Problem details – Which rows contain the word "this", matching case exactly? Copy each such line in full.
======
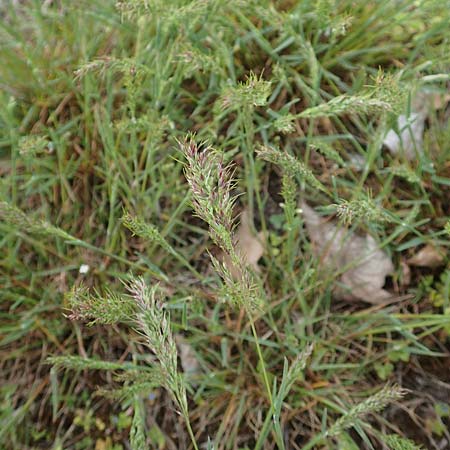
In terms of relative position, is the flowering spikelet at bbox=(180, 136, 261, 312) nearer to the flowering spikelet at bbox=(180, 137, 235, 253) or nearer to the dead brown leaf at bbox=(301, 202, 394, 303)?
the flowering spikelet at bbox=(180, 137, 235, 253)

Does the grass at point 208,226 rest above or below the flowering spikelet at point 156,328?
below

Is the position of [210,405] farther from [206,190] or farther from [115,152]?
[206,190]

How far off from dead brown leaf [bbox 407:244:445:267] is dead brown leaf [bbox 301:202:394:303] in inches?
A: 3.5

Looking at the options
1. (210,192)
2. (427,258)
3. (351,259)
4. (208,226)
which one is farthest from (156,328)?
(427,258)

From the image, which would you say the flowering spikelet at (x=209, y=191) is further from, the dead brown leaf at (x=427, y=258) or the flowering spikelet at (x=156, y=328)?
the dead brown leaf at (x=427, y=258)

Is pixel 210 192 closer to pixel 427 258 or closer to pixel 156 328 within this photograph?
pixel 156 328

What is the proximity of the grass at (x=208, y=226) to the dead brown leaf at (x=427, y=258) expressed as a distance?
3 cm

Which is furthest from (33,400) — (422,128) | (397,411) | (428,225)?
(422,128)

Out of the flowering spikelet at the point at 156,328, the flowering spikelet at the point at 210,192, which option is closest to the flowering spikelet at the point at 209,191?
the flowering spikelet at the point at 210,192

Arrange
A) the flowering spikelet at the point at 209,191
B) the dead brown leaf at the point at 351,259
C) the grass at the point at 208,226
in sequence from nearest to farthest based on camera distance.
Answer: the flowering spikelet at the point at 209,191, the grass at the point at 208,226, the dead brown leaf at the point at 351,259

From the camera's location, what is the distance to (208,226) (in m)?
1.80

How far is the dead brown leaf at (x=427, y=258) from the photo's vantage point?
1.72 meters

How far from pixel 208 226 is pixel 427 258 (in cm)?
78

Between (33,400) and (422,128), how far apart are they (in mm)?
1748
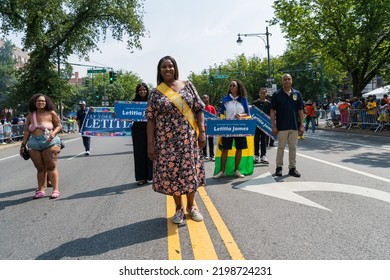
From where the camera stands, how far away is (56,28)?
2911 cm

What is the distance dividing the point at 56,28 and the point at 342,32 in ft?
67.7

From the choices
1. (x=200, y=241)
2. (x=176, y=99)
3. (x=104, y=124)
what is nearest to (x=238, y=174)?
(x=104, y=124)

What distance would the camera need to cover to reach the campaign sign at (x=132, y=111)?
23.2 feet

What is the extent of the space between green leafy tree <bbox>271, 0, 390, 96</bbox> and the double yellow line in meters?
19.0

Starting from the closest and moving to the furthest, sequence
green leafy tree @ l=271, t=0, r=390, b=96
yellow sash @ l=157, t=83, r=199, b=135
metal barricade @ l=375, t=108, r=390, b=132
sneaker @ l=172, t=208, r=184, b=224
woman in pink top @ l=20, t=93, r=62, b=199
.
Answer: yellow sash @ l=157, t=83, r=199, b=135 < sneaker @ l=172, t=208, r=184, b=224 < woman in pink top @ l=20, t=93, r=62, b=199 < metal barricade @ l=375, t=108, r=390, b=132 < green leafy tree @ l=271, t=0, r=390, b=96

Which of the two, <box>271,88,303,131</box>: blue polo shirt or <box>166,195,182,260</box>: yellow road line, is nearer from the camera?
<box>166,195,182,260</box>: yellow road line

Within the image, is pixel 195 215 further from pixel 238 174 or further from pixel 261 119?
pixel 261 119

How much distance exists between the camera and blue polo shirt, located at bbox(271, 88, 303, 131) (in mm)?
7223

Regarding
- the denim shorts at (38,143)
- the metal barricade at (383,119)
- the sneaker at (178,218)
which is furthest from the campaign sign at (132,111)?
the metal barricade at (383,119)

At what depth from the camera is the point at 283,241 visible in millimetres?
3779

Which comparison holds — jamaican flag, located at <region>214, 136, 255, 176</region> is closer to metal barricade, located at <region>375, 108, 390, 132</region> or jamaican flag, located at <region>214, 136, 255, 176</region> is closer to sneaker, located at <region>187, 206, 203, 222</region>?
sneaker, located at <region>187, 206, 203, 222</region>

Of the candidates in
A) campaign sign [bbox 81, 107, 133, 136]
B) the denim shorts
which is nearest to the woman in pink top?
the denim shorts

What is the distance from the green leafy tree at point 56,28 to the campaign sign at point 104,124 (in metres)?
21.0

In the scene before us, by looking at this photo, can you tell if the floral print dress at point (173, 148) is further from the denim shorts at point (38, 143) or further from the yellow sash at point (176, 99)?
A: the denim shorts at point (38, 143)
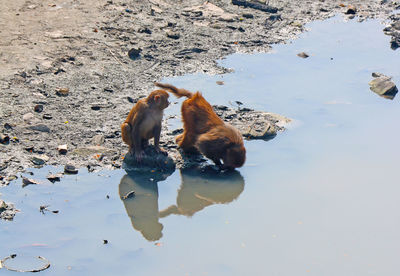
======
Task solution –
Is pixel 210 192 closer to pixel 427 258 or closer to pixel 156 328 within this photograph?
In the scene before us, by looking at this photo, can you tell if the floral print dress at point (173, 148) is further from the denim shorts at point (38, 143) or further from the yellow sash at point (176, 99)?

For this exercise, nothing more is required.